**FONTE**
##########
Um dos seus conceitos o “Volume Zero” faz referência a um capítulo de um livro, que viria antes do primeiro capítulo, e que nunca foi escrito, e nunca foi lido; ou seja: o que ainda não foi dito e nem feito, e onde estaria a essência da existência.

Ou como disse Khan:

“A arquitetura se cria em um ponto que se situa entre o silêncio do ideal e a iluminação do real, ou seja, onde se encontrariam o silêncio e a luz, representando respectivamente o desejo de ser e presença: 'o Silêncio contém nossos desejos: o desejo de aprender, de nos reunirmos e alcançar um estado de bem-estar; ou seja, todos aqueles atributos que definem nossa humanidade. A Luz se relaciona com a representação tangível do mundo das ideias. A transformação do Silêncio em Luz se realiza através do Design, que existe entre ambos, no âmbito das sombras"

Nascido na Estônia, Khan foi um dos mais importantes arquitetos do século XX, da estatura de Le Corbusier; considerado filósofo quando tenta verbalizar os significados e essências da arquitetura:

(...)
##########
**LINHAS FORNECIDAS**
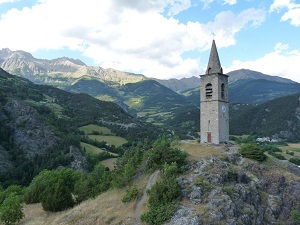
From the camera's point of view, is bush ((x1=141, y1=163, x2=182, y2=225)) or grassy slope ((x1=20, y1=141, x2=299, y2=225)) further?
grassy slope ((x1=20, y1=141, x2=299, y2=225))

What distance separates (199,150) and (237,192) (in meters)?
9.65

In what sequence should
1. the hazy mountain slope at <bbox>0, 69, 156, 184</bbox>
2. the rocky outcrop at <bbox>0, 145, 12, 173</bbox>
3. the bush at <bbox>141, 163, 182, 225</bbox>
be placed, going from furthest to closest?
the hazy mountain slope at <bbox>0, 69, 156, 184</bbox> < the rocky outcrop at <bbox>0, 145, 12, 173</bbox> < the bush at <bbox>141, 163, 182, 225</bbox>

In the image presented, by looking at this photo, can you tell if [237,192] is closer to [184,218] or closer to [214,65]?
[184,218]

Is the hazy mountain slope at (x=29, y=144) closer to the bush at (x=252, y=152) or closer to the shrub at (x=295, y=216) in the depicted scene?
the bush at (x=252, y=152)

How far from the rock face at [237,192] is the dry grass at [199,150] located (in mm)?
1158

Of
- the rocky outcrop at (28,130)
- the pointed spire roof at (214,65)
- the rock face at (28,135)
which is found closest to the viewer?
the pointed spire roof at (214,65)

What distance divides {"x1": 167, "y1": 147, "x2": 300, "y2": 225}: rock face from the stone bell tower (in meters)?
5.62

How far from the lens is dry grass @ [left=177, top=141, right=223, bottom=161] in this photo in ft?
121

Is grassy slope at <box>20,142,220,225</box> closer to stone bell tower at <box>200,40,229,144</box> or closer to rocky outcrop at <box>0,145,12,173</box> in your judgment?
stone bell tower at <box>200,40,229,144</box>

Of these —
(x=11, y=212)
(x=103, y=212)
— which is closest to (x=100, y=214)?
(x=103, y=212)

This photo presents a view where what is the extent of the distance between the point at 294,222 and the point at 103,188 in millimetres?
24059

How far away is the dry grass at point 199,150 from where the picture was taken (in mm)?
36938

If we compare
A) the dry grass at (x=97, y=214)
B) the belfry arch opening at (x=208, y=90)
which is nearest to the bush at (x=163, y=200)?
the dry grass at (x=97, y=214)

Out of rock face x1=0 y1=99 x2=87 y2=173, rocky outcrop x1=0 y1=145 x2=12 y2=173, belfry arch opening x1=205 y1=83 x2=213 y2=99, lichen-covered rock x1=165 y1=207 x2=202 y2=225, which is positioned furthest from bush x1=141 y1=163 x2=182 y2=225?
rocky outcrop x1=0 y1=145 x2=12 y2=173
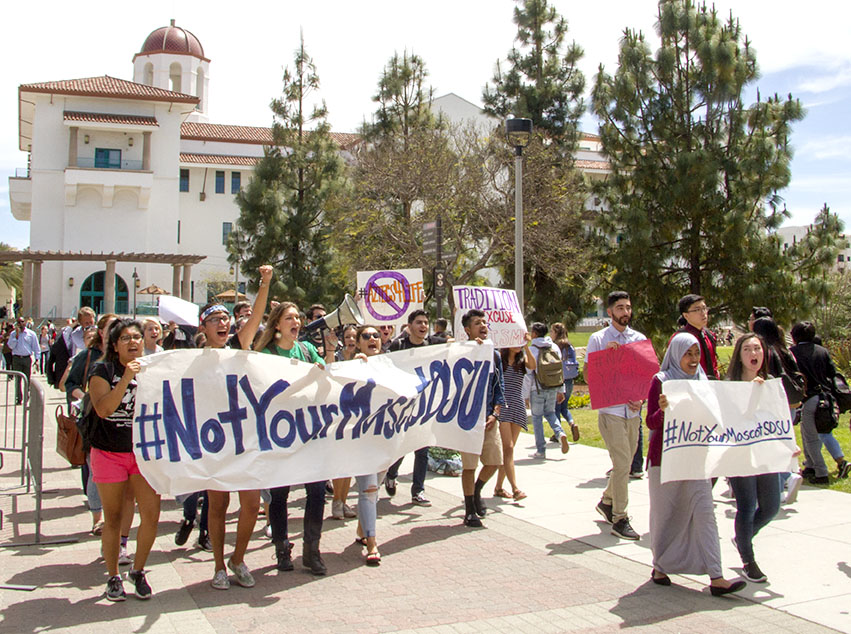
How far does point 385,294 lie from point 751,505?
8.73 metres

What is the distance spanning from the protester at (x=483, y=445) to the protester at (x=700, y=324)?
179 cm

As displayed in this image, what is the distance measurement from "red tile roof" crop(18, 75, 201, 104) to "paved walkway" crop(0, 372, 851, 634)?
49834mm

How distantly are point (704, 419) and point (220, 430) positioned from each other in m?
3.44

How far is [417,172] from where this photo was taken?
89.6ft

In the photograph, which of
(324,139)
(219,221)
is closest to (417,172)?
(324,139)

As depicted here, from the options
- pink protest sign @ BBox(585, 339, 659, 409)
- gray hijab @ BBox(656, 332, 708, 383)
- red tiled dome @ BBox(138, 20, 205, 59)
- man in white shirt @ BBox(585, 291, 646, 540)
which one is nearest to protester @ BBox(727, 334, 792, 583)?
gray hijab @ BBox(656, 332, 708, 383)

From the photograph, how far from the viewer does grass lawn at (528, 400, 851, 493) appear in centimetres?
941

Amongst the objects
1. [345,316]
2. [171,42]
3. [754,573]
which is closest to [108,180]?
[171,42]

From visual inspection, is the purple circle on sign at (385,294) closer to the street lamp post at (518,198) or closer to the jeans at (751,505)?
the street lamp post at (518,198)

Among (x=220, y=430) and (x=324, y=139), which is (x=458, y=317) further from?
(x=324, y=139)

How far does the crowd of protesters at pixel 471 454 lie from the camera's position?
5699 mm

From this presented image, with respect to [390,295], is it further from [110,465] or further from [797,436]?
[110,465]

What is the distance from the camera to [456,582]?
6.21 metres

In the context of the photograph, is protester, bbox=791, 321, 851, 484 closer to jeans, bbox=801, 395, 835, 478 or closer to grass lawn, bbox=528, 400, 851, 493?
jeans, bbox=801, 395, 835, 478
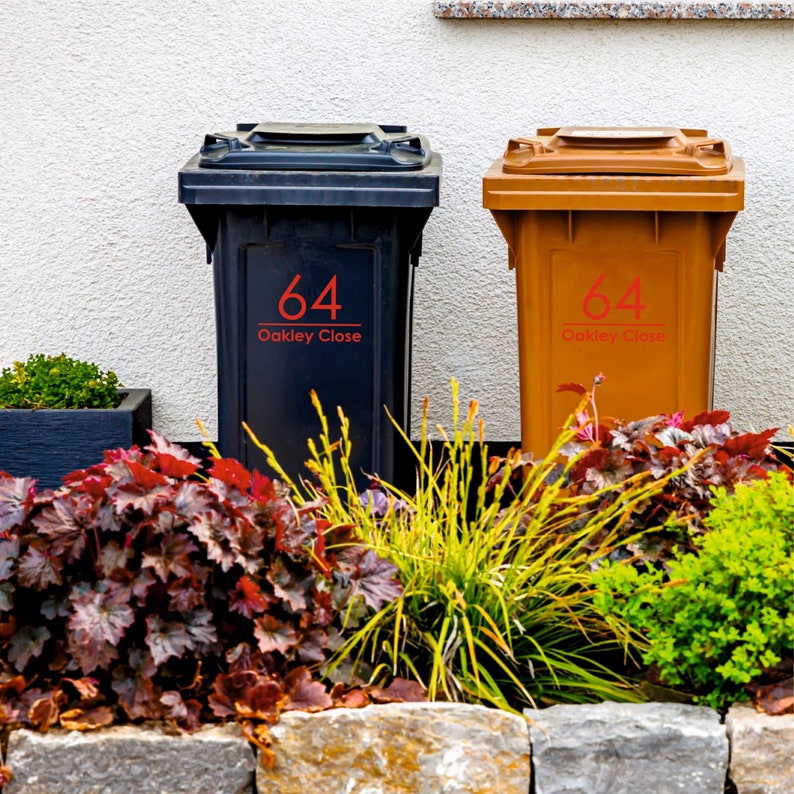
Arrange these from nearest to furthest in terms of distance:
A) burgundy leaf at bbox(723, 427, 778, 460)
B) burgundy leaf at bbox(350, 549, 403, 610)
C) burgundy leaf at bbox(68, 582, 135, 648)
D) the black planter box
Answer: burgundy leaf at bbox(68, 582, 135, 648) → burgundy leaf at bbox(350, 549, 403, 610) → burgundy leaf at bbox(723, 427, 778, 460) → the black planter box

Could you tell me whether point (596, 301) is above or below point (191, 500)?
above

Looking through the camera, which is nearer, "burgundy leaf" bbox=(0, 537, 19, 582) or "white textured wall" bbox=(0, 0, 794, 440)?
"burgundy leaf" bbox=(0, 537, 19, 582)

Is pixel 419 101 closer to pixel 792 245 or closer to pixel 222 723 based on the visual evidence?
pixel 792 245

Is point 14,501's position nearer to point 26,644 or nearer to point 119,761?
point 26,644

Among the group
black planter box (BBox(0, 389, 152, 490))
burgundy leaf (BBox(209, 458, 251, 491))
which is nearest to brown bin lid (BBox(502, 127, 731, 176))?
burgundy leaf (BBox(209, 458, 251, 491))

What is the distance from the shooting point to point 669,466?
3191 mm

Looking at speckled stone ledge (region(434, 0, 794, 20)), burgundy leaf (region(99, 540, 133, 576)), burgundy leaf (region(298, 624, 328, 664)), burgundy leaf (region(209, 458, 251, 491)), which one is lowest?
burgundy leaf (region(298, 624, 328, 664))

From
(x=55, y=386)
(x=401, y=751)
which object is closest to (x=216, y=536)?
(x=401, y=751)

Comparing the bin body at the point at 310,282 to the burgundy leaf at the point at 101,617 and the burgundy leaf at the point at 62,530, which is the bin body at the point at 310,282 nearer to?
the burgundy leaf at the point at 62,530

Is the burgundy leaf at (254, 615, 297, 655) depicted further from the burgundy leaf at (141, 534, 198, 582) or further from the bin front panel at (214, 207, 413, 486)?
the bin front panel at (214, 207, 413, 486)

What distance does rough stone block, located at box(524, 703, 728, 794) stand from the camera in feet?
8.80

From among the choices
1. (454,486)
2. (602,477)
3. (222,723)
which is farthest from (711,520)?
(222,723)

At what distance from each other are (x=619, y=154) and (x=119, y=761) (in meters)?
2.51

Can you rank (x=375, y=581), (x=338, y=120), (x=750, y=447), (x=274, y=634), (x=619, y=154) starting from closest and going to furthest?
1. (x=274, y=634)
2. (x=375, y=581)
3. (x=750, y=447)
4. (x=619, y=154)
5. (x=338, y=120)
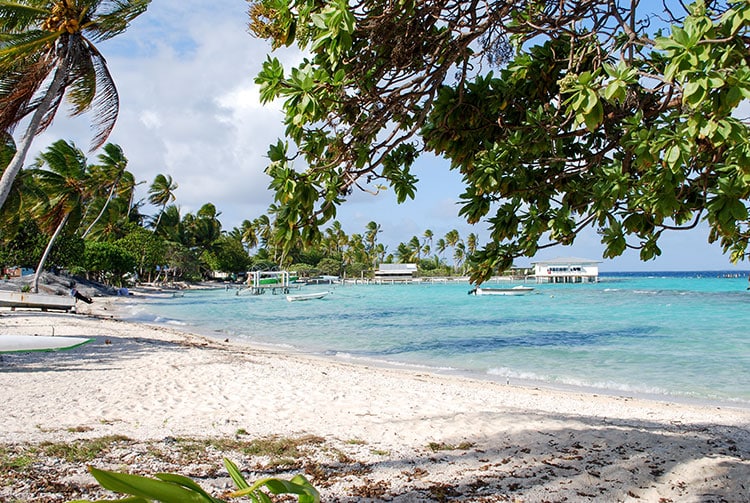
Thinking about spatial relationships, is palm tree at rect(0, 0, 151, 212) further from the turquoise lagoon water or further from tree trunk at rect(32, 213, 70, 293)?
tree trunk at rect(32, 213, 70, 293)

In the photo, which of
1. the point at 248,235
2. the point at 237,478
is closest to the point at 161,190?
the point at 248,235

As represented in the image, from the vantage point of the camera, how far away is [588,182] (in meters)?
3.20

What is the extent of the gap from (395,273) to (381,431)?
8214cm

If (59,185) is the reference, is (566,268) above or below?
below

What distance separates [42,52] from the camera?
10031 millimetres

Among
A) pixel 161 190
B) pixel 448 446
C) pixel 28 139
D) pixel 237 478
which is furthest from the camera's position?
pixel 161 190

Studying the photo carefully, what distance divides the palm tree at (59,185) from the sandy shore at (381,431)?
15.5 m

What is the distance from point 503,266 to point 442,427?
3.66m

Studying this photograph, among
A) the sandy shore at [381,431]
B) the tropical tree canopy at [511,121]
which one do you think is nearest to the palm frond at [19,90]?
the sandy shore at [381,431]

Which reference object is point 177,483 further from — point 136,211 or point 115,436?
point 136,211

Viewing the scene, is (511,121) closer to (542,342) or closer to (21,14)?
(21,14)

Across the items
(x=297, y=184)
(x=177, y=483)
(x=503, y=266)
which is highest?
(x=297, y=184)

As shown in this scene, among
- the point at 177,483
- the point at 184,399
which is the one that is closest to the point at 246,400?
the point at 184,399

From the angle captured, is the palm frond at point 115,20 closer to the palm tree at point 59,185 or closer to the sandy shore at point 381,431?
the sandy shore at point 381,431
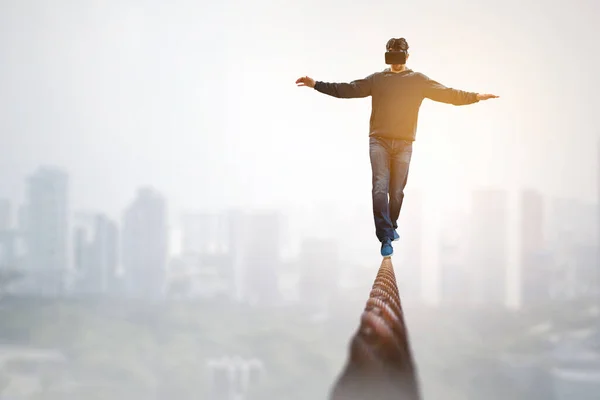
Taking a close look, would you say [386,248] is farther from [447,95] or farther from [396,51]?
[396,51]

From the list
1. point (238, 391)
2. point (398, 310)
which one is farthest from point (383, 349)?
point (238, 391)

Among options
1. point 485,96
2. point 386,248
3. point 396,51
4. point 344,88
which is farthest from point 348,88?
point 386,248

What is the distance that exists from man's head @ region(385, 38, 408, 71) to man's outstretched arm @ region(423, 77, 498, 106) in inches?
15.2

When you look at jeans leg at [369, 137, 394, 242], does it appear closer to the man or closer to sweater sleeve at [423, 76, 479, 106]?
the man

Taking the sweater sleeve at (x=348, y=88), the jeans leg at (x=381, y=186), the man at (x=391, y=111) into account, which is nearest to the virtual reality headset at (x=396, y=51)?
the man at (x=391, y=111)

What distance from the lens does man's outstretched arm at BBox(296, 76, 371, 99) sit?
9.44 metres

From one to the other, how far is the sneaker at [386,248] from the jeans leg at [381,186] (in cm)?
6

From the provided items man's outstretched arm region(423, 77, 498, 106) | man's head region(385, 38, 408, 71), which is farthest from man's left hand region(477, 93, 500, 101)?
man's head region(385, 38, 408, 71)

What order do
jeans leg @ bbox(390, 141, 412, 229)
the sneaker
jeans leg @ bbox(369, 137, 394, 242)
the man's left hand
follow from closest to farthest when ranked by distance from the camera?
the man's left hand
the sneaker
jeans leg @ bbox(369, 137, 394, 242)
jeans leg @ bbox(390, 141, 412, 229)

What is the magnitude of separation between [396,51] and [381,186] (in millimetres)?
1430

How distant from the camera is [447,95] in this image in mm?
9445

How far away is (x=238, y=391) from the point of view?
552ft

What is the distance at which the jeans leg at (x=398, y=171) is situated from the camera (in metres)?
9.51

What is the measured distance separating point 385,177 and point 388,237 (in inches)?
25.2
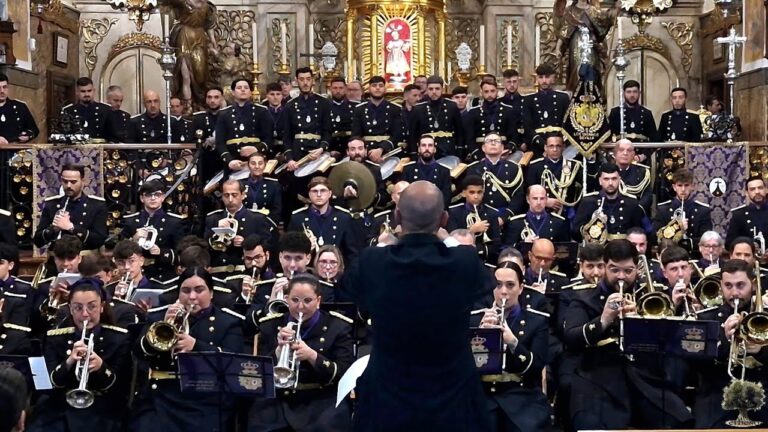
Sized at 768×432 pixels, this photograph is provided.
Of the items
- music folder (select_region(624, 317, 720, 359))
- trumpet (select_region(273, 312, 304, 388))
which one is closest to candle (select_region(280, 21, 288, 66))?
trumpet (select_region(273, 312, 304, 388))

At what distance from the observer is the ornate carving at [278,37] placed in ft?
52.6

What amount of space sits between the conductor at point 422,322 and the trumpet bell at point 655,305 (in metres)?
2.57

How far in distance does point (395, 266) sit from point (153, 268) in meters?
5.28

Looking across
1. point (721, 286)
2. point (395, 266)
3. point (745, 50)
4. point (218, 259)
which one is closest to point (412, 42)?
point (745, 50)

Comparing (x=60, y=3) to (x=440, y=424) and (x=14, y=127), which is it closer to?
(x=14, y=127)

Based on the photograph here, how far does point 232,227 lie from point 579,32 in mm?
5275

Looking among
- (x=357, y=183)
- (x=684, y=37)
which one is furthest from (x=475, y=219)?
(x=684, y=37)

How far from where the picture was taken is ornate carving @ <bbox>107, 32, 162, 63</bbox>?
649 inches

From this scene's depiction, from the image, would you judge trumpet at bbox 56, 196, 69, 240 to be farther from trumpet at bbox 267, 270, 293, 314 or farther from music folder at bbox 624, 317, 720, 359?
music folder at bbox 624, 317, 720, 359

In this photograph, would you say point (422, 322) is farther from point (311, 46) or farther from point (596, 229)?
point (311, 46)

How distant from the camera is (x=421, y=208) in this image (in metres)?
4.87

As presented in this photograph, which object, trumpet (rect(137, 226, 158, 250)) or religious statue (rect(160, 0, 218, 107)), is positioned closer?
trumpet (rect(137, 226, 158, 250))

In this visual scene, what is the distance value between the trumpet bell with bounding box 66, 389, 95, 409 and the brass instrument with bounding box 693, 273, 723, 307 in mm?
3743

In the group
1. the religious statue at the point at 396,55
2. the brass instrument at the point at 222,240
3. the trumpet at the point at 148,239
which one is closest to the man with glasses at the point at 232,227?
the brass instrument at the point at 222,240
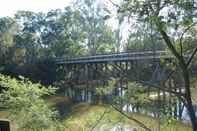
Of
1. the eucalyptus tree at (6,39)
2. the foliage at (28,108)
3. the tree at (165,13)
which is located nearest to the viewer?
the tree at (165,13)

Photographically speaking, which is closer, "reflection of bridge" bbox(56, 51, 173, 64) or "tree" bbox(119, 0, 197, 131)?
"tree" bbox(119, 0, 197, 131)

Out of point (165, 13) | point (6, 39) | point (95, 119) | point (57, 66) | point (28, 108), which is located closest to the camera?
point (165, 13)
##########
**TAREFA**
Transcreva palavra por palavra a parte da fonte que fica entre "Um dos seus" e "essência da existência.", com essas duas partes incluídas.

**RESOLUÇÃO**
Um dos seus conceitos o “Volume Zero” faz referência a um capítulo de um livro, que viria antes do primeiro capítulo, e que nunca foi escrito, e nunca foi lido; ou seja: o que ainda não foi dito e nem feito, e onde estaria a essência da existência.